There are two players from my basketball-watching lifetime whom Morant most reminds me of. The first is Allen Iverson, who was a stylistically different player than Morant in many ways but similar in both a physical and almost spiritual sense. Like Morant, Iverson was undersized and utterly fearless, a graceful and hyperathletic superhero who routinely humiliated much larger players. The second is Derrick Rose. In 2011, Rose, an incandescently gifted and explosive point guard, became the youngest player in NBA history to win the MVP award, at age 22. He seemed destined to be the league’s next great icon, the core of a Bulls team that looked to compete for championships for years to come.

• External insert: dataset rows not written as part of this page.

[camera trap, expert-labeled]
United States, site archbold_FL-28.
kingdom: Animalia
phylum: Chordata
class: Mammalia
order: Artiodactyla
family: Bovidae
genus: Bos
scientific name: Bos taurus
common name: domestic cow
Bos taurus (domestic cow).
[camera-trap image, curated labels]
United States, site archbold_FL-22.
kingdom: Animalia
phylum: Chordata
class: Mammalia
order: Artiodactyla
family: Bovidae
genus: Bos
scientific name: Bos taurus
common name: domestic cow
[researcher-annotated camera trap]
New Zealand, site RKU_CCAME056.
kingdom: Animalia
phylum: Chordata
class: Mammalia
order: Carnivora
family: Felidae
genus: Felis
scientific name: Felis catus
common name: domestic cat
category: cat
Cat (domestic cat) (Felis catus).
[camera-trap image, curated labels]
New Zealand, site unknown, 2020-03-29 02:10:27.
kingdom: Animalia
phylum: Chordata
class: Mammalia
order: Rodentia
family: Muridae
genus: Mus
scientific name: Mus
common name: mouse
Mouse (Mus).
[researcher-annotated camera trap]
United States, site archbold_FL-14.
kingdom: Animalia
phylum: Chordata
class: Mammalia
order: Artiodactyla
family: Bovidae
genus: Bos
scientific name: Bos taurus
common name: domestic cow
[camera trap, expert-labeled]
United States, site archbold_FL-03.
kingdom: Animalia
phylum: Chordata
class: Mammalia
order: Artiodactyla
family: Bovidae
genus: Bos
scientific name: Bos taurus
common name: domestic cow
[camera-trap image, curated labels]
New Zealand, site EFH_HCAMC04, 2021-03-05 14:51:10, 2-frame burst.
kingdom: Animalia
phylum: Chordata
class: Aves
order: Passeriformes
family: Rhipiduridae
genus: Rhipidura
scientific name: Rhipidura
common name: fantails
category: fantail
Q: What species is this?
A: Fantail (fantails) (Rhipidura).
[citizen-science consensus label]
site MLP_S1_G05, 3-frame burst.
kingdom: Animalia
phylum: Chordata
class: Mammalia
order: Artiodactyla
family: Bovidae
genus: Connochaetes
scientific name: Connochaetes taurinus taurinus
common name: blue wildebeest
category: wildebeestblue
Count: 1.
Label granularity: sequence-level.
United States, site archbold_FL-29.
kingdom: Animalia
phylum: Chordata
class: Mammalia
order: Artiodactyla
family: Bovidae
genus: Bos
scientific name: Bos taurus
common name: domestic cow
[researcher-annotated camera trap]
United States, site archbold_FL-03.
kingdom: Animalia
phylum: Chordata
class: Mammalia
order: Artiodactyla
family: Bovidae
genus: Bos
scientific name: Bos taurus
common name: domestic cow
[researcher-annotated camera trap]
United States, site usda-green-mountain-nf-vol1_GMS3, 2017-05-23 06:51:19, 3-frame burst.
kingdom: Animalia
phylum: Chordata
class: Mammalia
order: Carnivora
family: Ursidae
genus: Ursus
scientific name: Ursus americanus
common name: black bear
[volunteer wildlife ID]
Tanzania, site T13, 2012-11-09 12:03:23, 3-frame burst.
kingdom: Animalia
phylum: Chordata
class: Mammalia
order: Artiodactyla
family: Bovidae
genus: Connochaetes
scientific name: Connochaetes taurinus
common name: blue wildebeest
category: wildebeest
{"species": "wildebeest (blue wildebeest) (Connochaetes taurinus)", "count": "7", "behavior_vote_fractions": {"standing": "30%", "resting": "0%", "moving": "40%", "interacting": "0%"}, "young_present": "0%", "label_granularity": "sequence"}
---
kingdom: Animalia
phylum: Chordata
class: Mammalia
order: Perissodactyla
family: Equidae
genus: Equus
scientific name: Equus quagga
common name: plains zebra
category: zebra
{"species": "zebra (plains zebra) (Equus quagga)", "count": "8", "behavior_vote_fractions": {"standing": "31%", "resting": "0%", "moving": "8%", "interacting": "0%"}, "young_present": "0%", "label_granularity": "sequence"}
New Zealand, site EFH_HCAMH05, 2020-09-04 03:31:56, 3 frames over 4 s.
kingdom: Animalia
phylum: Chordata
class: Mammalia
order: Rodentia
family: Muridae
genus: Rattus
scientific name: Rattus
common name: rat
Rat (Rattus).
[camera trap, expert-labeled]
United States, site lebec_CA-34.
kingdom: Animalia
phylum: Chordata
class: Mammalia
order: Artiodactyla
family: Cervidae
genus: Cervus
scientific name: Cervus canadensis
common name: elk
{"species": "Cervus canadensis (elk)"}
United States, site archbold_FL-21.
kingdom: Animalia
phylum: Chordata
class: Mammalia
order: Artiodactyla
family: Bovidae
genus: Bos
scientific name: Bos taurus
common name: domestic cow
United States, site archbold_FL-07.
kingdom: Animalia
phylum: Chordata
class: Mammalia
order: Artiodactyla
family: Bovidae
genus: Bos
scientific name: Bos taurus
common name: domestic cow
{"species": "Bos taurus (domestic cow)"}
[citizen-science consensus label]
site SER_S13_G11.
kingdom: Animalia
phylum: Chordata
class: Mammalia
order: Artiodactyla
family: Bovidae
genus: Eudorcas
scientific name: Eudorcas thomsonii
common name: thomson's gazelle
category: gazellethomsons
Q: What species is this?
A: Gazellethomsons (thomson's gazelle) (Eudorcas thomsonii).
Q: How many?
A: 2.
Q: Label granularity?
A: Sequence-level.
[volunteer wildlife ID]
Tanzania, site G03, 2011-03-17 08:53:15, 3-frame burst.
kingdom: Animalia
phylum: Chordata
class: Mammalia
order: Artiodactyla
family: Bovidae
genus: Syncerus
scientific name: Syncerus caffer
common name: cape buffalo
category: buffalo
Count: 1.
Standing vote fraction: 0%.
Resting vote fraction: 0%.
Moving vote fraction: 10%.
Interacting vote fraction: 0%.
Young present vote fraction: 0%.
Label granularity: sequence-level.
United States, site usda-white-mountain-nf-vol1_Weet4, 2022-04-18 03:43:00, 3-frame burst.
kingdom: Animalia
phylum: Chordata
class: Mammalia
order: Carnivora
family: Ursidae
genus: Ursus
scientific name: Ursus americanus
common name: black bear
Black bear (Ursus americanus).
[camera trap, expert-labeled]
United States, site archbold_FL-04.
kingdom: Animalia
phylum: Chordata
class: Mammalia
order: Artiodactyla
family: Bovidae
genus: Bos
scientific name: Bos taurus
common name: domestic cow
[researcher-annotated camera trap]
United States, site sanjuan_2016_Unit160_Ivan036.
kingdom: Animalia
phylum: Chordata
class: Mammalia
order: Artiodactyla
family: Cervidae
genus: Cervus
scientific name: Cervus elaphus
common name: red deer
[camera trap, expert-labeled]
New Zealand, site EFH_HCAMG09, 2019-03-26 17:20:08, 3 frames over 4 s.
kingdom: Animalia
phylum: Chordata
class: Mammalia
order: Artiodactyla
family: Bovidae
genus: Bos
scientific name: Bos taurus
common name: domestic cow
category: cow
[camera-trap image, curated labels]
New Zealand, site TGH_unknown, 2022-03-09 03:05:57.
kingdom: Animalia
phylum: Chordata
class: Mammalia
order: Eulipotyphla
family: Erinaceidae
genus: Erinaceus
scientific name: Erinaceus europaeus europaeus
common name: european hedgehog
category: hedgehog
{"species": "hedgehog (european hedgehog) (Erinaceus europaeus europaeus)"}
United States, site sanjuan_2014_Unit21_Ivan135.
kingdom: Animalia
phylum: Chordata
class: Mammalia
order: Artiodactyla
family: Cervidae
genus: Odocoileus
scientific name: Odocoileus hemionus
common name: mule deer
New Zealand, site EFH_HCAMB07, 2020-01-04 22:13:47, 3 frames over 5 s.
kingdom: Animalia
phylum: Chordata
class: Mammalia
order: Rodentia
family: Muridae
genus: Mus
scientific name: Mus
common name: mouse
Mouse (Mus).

Then, in the 2012 Playoffs, Rose tore his ACL, and then his meniscus the following year. He’s still in the league and has reinvented himself as an effective role player, but he seems likely to become the first former MVP in history to not make the Basketball Hall of Fame.
The Rose comparison is a fraught one in Morant’s case, because if there has been one persistent worry about Morant’s career ceiling, it’s his health. He’s already missed 13 games this season, and his daredevil approach to the game has prompted durability concerns going back to pre-draft evaluations. (Ironically, the player chosen one spot ahead of Morant in the 2019 Draft, the New Orleans Pelicans’ Zion Williamson, has become the biggest health wild-card in the current NBA.)
But push those dark thoughts aside, and the future in Memphis is spectacularly bright. As ESPN’s Brian Windhorst has repeatedly pointed out on his podcast, the Grizzlies’ owner, Robert Pera, has quietly become one of the richest owners in the league since purchasing the team in 2012. (Worth around $1 billion when he purchased the team, Pera—the founder of publicly traded tech giant Ubiquiti—is now worth $18.6 billion, making him the third-richest owner in the NBA.) The Grizzlies, in other words, are a small-market team that doesn’t need to act like one, and with the team they are building, cash-flush ownership, and a home city that might offer all kinds of appeal to NBA players, the Grizzlies’ transformation from outpost to destination might already be underway.
Which finally brings us to the very best aspect of Morant and the Grizzlies’ rise. Memphis is one of America’s great cities, a bastion of culture and history and Morant-levels of civic charisma. For much of their existence the Grizzlies have been something like the opposite, a relocated expansion franchise with a nonsensical name and a grand total of one Conference Finals appearance on its resumé. Ja Morant and his teammates are bringing a world-class basketball squad to a world-class city, and no one deserves each other more.